▶ _Directions_
Copy the rows again, starting with the line that contains "How far is [151,294]" and going on through the line that contains "1698 centimetres". Put "grass strip" wherever "grass patch" appears, and keep everything else as it is.
════════
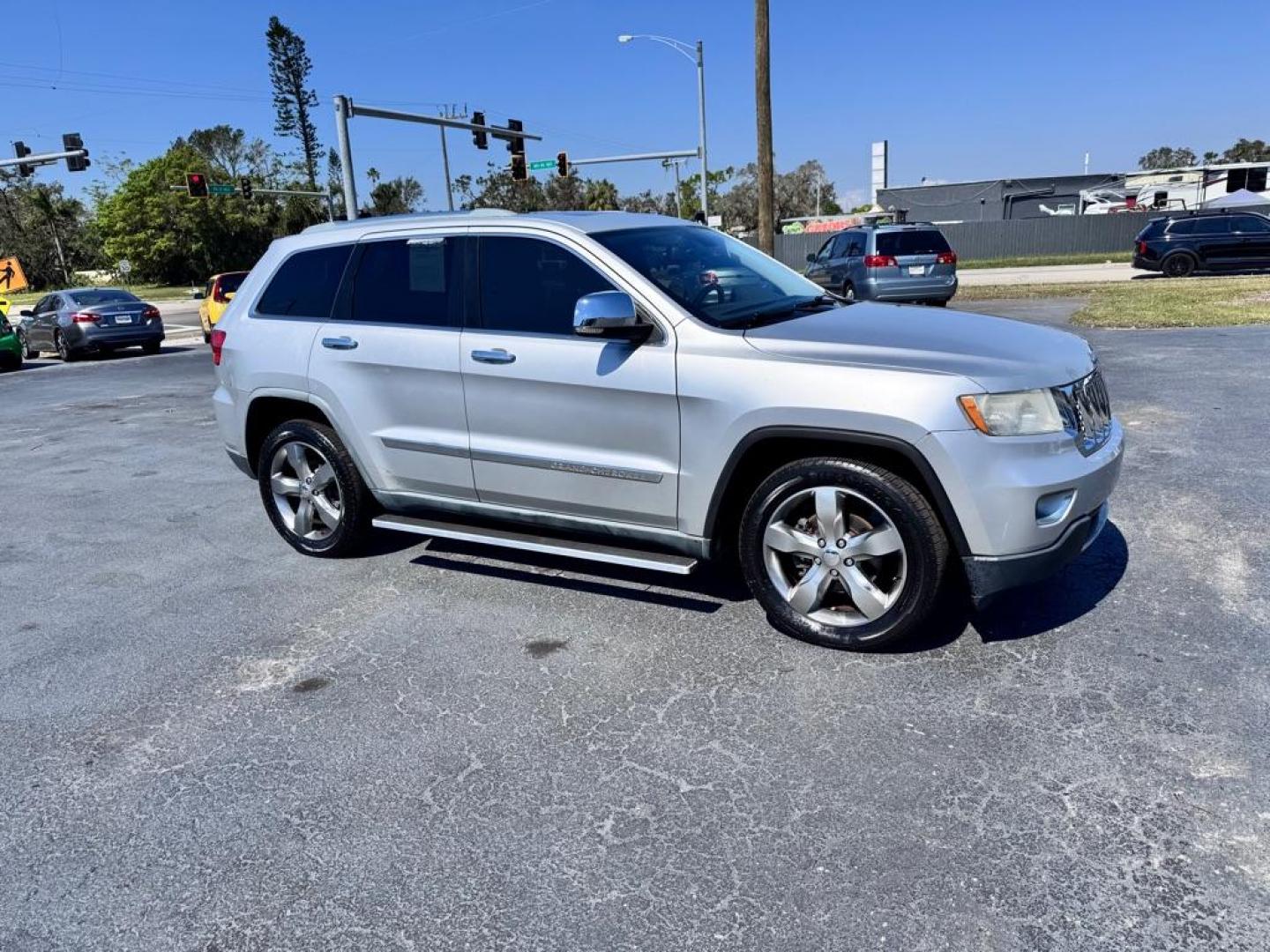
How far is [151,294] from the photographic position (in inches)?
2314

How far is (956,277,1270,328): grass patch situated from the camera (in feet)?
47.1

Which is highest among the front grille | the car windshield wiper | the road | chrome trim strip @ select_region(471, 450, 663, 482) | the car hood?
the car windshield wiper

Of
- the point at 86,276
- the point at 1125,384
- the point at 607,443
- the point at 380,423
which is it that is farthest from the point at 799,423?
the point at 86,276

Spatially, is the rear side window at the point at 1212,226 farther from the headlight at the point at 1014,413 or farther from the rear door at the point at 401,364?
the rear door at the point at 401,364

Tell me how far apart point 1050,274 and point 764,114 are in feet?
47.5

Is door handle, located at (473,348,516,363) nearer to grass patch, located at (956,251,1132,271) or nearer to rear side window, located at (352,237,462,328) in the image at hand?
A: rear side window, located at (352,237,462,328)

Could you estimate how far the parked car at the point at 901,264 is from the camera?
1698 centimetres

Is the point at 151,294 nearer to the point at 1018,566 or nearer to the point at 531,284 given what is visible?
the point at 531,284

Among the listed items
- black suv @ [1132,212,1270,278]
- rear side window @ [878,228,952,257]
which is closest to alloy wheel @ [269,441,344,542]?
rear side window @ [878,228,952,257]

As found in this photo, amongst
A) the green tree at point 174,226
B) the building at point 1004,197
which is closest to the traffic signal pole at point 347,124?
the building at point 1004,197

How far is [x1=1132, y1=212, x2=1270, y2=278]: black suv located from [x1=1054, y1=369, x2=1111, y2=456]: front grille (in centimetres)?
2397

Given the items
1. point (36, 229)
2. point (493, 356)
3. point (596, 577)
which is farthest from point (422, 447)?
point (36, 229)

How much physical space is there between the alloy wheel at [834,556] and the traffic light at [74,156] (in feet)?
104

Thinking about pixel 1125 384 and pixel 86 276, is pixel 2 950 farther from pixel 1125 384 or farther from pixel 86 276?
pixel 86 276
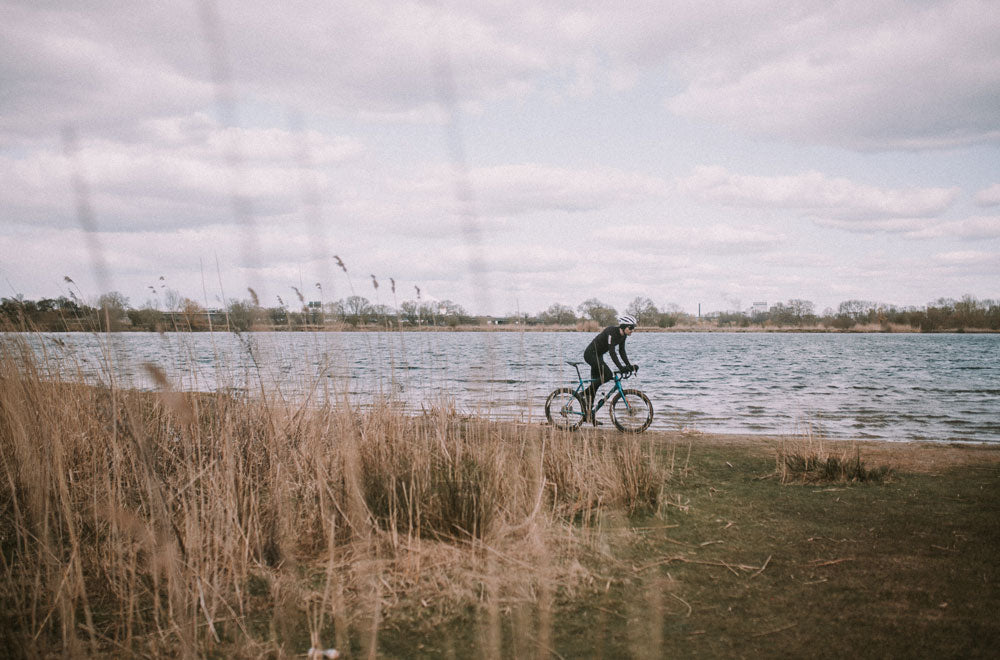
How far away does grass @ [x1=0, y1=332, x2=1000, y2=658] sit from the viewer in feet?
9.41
════════
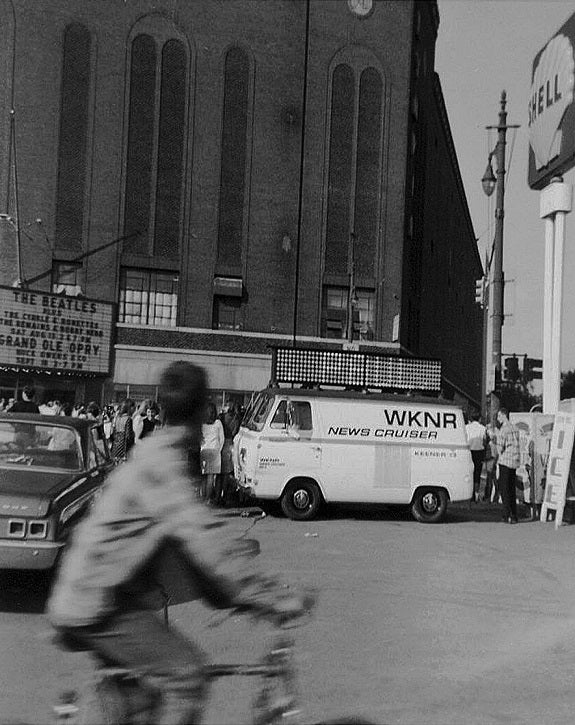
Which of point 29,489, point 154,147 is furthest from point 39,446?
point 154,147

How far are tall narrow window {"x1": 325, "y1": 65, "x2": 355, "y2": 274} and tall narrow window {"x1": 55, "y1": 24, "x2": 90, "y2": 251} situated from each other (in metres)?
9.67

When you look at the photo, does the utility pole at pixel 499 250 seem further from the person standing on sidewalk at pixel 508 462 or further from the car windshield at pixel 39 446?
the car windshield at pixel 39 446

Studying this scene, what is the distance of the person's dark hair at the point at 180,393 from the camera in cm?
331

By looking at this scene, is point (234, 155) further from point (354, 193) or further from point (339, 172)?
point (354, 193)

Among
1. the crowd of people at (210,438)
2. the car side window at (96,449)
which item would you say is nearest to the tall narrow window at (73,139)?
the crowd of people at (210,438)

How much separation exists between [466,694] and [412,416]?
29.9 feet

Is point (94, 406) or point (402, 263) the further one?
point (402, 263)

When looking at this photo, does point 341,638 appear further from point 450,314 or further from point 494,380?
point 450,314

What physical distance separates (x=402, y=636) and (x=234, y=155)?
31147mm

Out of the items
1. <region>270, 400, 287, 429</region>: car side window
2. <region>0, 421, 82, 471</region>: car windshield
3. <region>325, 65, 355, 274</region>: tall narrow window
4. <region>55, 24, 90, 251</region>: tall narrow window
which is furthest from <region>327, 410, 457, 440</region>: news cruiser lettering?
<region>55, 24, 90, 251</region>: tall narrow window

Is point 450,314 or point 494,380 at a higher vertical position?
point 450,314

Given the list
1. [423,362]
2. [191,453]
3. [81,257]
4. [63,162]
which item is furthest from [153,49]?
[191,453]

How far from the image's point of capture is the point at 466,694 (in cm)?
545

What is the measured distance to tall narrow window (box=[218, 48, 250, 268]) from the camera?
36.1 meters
════════
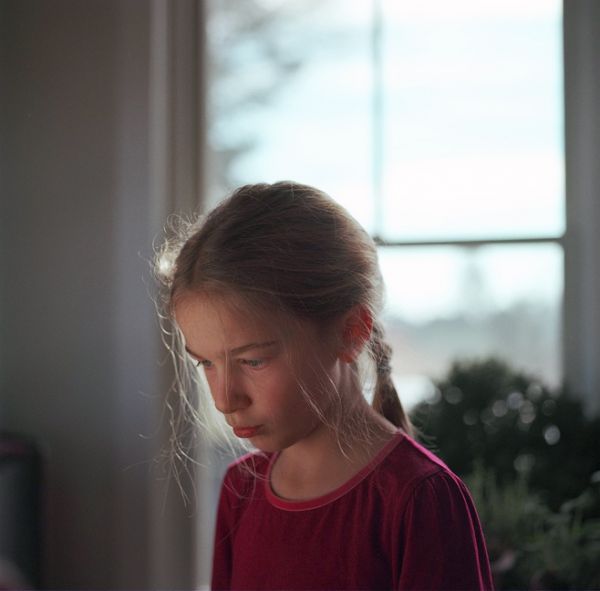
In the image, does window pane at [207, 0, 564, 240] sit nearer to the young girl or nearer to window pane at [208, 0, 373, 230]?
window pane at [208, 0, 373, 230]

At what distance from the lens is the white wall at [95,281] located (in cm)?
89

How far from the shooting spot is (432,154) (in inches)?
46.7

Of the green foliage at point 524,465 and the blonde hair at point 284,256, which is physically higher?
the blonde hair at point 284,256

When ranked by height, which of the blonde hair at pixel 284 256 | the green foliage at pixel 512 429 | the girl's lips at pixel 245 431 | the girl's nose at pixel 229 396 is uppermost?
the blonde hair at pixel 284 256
════════
▶ _Full output_
How far is [151,294] from the photographic position (in inches)?
2314

How far is (956,277,1270,328): grass strip situated from the camera (in feet)?
47.1

Which is highest among the front grille | the car windshield wiper | the road | chrome trim strip @ select_region(471, 450, 663, 482) | the car hood?
the car windshield wiper

Of
- the point at 86,276
- the point at 1125,384
- the point at 607,443
- the point at 380,423
which is it that is farthest from the point at 799,423?
the point at 86,276

Spatially, is the rear side window at the point at 1212,226 farther from the headlight at the point at 1014,413 or farther from the rear door at the point at 401,364?
the rear door at the point at 401,364

Tell me how far apart point 1050,274 and point 764,114 are in feet?
47.5

Is door handle, located at (473,348,516,363) nearer to grass strip, located at (956,251,1132,271) or nearer to rear side window, located at (352,237,462,328) in the image at hand?
A: rear side window, located at (352,237,462,328)

Could you estimate how far the parked car at the point at 901,264 is from the camera?
1698 centimetres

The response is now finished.